Dès les débuts de l'écriture et dans toutes les civilisations, le bois a servi aux notes, brouillons, comptes ou exercices d'écoliers. Les tablettes étaient enduites de stuc ou de cire. Sur le stuc, on écrivait à l'aide d'un calame et d'encre et l'on effaçait en lavant la tablette. Avec la cire, on utilisait un stylet d'ivoire, d'os ou de bronze ayant un bout pointu pour écrire, et l'autre aplati pour lisser la cire et effacer ainsi chiffres ou lettres.
 
Couramment employées dans l'Europe médiévale en même temps que le parchemin, les tablettes de cire sont peu à peu abandonnées au profit du papier et les exemplaires conservés sont rares.
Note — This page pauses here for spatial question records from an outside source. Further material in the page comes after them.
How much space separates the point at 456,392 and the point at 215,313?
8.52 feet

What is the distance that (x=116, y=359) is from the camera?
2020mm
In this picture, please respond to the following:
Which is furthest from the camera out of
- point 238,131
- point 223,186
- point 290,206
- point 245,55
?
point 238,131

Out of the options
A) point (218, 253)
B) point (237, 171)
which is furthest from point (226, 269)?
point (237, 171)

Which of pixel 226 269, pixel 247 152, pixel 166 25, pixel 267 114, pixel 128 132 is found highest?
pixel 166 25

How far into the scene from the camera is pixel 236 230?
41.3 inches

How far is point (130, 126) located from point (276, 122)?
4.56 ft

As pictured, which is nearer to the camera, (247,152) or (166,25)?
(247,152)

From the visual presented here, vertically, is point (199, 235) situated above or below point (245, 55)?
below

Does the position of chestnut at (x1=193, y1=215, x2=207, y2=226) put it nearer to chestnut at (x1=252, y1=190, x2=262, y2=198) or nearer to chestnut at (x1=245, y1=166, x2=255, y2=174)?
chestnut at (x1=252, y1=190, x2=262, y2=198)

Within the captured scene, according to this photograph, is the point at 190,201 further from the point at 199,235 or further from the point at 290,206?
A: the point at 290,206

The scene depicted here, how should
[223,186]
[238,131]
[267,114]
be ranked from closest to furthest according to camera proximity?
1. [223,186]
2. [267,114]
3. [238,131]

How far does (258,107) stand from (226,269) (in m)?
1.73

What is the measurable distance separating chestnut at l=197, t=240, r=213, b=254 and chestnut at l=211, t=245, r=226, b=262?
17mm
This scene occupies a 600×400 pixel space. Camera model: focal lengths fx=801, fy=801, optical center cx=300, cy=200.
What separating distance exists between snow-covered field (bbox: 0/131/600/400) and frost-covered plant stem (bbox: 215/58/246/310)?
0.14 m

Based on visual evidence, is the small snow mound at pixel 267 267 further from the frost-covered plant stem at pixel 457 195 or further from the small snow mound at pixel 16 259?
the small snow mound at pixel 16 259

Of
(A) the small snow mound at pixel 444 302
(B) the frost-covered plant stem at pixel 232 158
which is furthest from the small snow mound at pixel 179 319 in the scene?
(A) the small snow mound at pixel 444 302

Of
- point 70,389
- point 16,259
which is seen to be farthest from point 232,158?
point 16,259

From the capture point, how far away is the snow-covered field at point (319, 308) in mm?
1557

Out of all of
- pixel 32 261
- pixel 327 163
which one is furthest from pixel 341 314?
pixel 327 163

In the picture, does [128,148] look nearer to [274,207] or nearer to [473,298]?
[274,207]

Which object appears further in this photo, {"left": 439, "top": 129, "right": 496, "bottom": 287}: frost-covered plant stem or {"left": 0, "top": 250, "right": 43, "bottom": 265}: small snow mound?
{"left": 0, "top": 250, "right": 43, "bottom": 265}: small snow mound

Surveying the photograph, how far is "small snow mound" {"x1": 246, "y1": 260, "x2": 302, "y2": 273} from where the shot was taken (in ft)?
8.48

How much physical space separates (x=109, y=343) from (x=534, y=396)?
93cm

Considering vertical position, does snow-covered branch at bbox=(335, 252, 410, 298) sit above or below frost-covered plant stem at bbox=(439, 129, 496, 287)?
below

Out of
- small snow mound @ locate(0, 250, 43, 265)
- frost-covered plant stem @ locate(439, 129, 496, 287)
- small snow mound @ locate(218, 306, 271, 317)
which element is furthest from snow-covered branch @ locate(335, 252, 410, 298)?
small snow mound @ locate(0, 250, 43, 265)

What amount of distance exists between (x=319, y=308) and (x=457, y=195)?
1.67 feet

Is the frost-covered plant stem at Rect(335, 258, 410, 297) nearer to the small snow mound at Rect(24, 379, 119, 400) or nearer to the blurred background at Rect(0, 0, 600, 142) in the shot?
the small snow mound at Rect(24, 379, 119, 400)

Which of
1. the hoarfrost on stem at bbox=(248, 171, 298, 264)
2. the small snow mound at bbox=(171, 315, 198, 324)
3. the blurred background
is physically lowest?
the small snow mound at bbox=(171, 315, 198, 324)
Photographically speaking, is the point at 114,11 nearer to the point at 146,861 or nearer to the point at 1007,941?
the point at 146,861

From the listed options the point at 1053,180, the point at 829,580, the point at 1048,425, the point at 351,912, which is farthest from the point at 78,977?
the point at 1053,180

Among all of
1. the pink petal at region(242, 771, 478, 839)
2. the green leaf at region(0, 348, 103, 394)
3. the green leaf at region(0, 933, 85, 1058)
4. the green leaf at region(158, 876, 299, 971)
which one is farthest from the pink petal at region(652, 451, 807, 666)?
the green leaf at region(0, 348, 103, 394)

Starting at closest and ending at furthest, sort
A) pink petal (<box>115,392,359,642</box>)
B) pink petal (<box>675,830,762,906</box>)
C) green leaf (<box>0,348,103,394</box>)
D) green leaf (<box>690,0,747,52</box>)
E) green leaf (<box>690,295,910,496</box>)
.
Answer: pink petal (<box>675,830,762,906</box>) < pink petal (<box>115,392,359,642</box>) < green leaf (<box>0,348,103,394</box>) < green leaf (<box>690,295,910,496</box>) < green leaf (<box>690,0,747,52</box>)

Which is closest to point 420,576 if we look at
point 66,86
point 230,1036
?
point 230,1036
Ce registre de comptes allemand est constitué de douze planchettes de bois reliées entre elles par du parchemin, à la manière d'un codex. Les deux faces de chaque tablette ont été évidées et enduites de cire noire. Le registre peut ainsi se consulter comme un livre. Introduit dans un étui de cuir, il se portait en bandoulière ou accroché à la ceinture.

Écrire sur le sable

Le sable constitue chez les Touaregs le support privilégié du jeu : c'est le support naturel que l'on trouve partout et qui sert à l'acquisition des caractères tifinagh. On trace les signes puis on efface, on écrit, on efface... ainsi de suite. On joue avec les signes jusqu'à ce qu'on parvienne à la maîtrise de tous les caractères. On écrit son nom, on efface, on écrit le nom de ses proches, on efface. On jette, on pointe les doigts sur le sable pour y laisser tous les signes à points. On recommence avec les signes à barre, puis à cercle. On s'amuse à écrire de bas en haut, de haut en bas, de gauche à droite, de droite à gauche, en boustrophédon et quelquefois en spirale.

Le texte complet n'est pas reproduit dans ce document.